Despite the bill’s specificity about chromosomes, it does not provide funding for DNA tests to be performed at the entrances of public bathrooms.

LGBTQ Nation used Freedom for All Americans’ bill tracker to find states that are considering anti-transgender legislation, as well as local news articles found via Google. This means that there may be more states considering anti-transgender bills that are not included here, and lawmakers in other states may introduce more bills this year. Bills that were introduced in both chambers of a single state’s legislature were counted only once.

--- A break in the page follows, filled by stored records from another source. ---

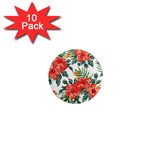 Red flowers 1  Mini Magnet (10 pack)  Front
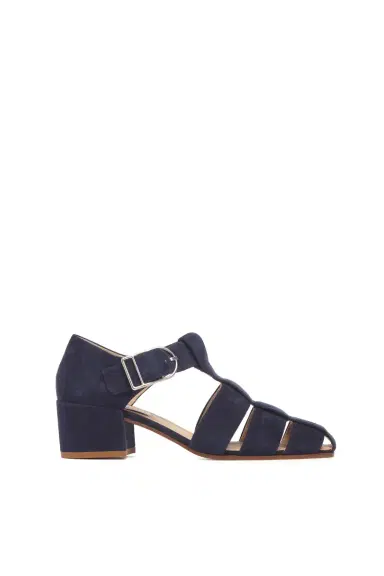 Gabriela Hearst Lyle Block Heel Pump Sandal in Electric Navy Suede | Thumbnail 1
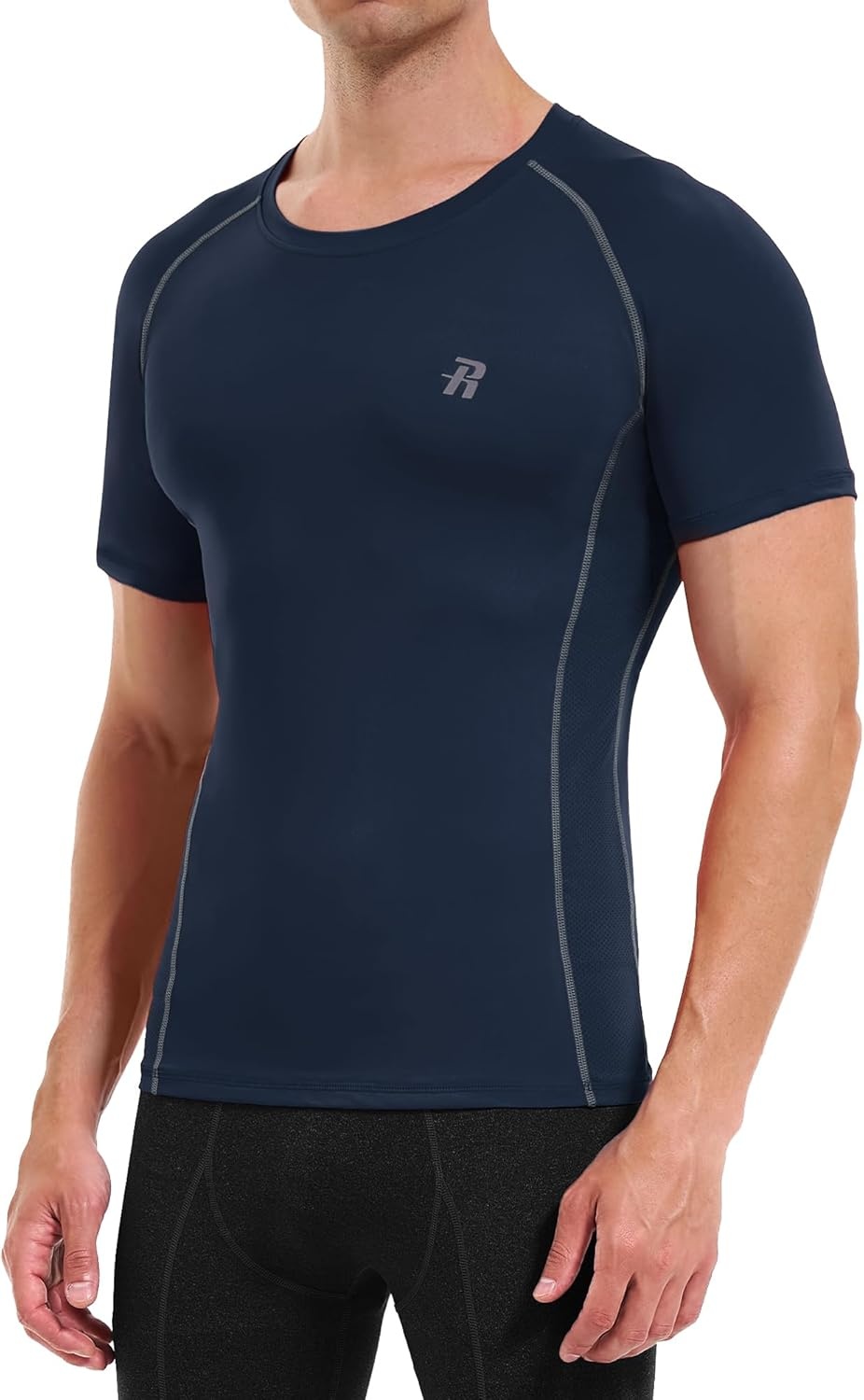 image:imageRunhit Short Sleeve Compression Shirts for Men Quick Dry Cool Mens Compression TShirt Athletic Workout Base LayerNavy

Additionally, Rep. Greg Steube (R-FL) introduced federal legislation last month in the House of Representatives that would threaten state education funding if transgender girls and women are allowed to compete in school sports as their gender.

Rep. Steube’s bill will probably not be brought up for a vote because Democrats control the House, and it would violate President Joe Biden’s interpretation of federal law that civil rights legislation that bans discrimination “because of sex” also bans anti-LGBTQ discrimination.

The bills being considered across the country in state legislatures may also face the same legal difficulties and could lead to lengthy legal battles. The Supreme Court decided last year in Bostock v. Clayton Co. that Title VII’s ban on job discrimination “because of sex” includes anti-LGBTQ discrimination, and the same reasoning could apply to Title IX’s ban on discrimination “based on sex” in education.

Whether or not these bills become law, they’re already hurting transgender youth.

“It’s very unsettling to transgender children who just want to live,” Angela Hale of Equality Texas told the Texas Tribune about her state’s proposed ban on transgender girls in school sports. “They don’t want to have to come down to the Capitol and testify every single legislative session just so that they can live and go about their daily lives.”